Тогда я получаю приказание, связаться сигнальным прожектором с постом наблюдения и связи на острове Кувшин и через него выйти на ОД флота (Оперативного Дежурного). Почему я - потому что я заступил на якорную вахту с нуля до четырех часов. Я установил с постом связь и передал: "По линии, ОД Флота. Прошу сообщить план на сегодня. Командир. Позывной (лодка). Конец".
Пост принял. Пауза минут на тридцать. Наконец пост замигал: "Командиру. Сегодня плавания не будет. ОД Флота". Конечно, формулировка не военно-морская, но смысл понятен - нас нет в плане, оперативный не знает, почему, стоять на якоре. Но как издевался надо мной адмирал, не слушая моих оправданий, что, дескать, принял, то и записал: -Давеча, значит, было, а севодня не будет? Севодня ни будит, а надысь было?

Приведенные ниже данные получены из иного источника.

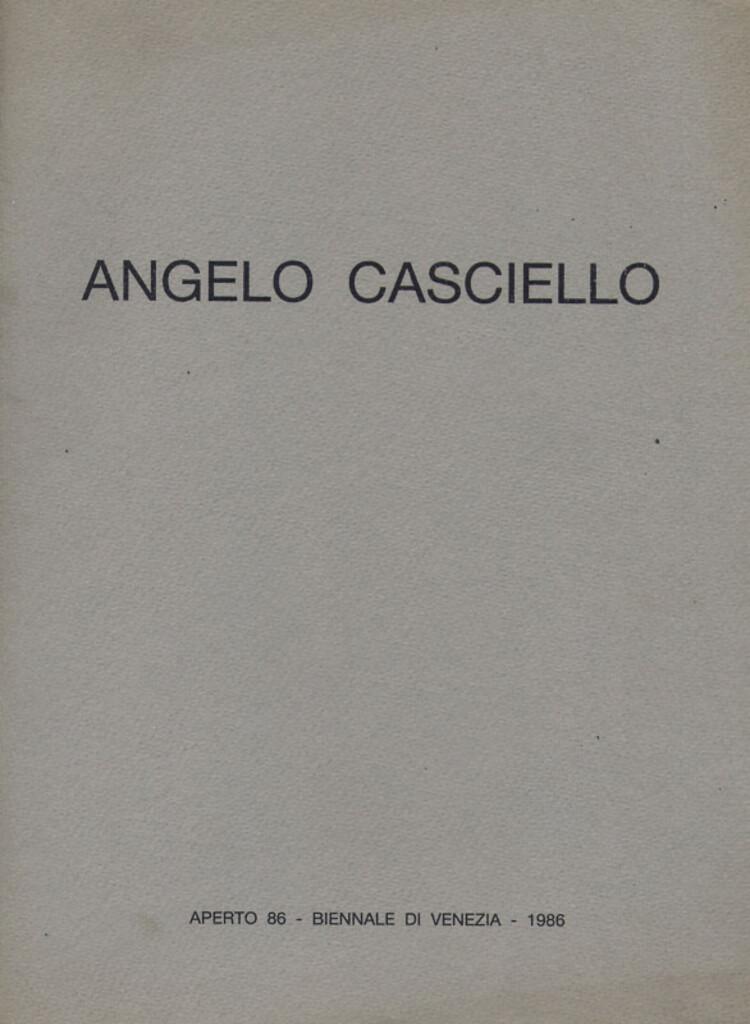 Angelo Casciello. Musica segnica guizza nelle vene del mio corpo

За несколько суток до начала похода контр-адмирал ЕВСЕЕВ, ссылаясь на болезнь, отказался идти в море. Его заплевали в прессе, затоптали, перевели на должность капитан-лейтенанта (помощника командира ПЛ). К стыду, я был в числе тех, кто поддерживал официальное мнение, а фронтовику ЕВСЕЕВУ оставалось только умереть. Что он через несколько месяцев и сделал.
Деньги, выданные вперед на три месяца, были давно проедены. Наконец, мы получили их на очередные три месяца и всей бригадой передислоцировались в бухту Ягельную и вошли в состав "летучей" эскадры. Кроме нас, в неё входили дивизия ракетных ПЛ и бригада надводных кораблей - крейсер и несколько эсминцев. Возглавлял эскадру контр-адмирал РЫБАЛКО, любивший на совещаниях поговорить, пофилософствовать, не без юмора. Правда, юмор базировался весь, как правило, на кинокомедии "Неподдающиеся", откуда он черпал остроты.
Флагманским минёром эскадры была неординарная личность со вставной челюстью. Он, (фамилию не помню, да и не назвал бы!), будучи штурманом лодки, вывел её на мель. Удар от касания грунта был таким сильным, что штурману выбило зубы о штурманский стол. Был снят с должности, переквалифицировался в минеры, дослужился до флагманского специалиста. И неплохого!
Ближе к осени пошли разговоры, что идем мы не на Кубу, а... в Гану! С ней как раз установились в это время тёплые отношения. В Гану или нет, но "в Африканское государство - это уж точно". Замполит капитан 3 ранга ВАЖЕНИН готовил подборку "Страны, которые мы проходим". Это были Норвегия, Англия, Западная Европа, Западная Африка.
И вдруг неожиданность. Не пойдут никуда ни ракетные лодки, ни надводные корабли, пойдем только мы - торпедные лодки. Пойдем скрытно и без плавбазы. Что тут началось. Надо было загрузить многочисленное имущество, которое лодки в море не берут, так называемый базовый ЗИП. А это не один грузовик! Даже паровые шланги для отопления ПЛ пришлось брать.
Я по молодости своего угла на берегу не имел, и мне пришлось все свое брать с собой, в том числе две шинели и большой ящик с книгами.
Так как плавбазы не будет, на лодки был распределен и штаб бригады со своим личным и штабным имуществом. Нам достался новый комбриг капитан 1 ранга В.Н.АГАФОНОВ и около пяти штабников.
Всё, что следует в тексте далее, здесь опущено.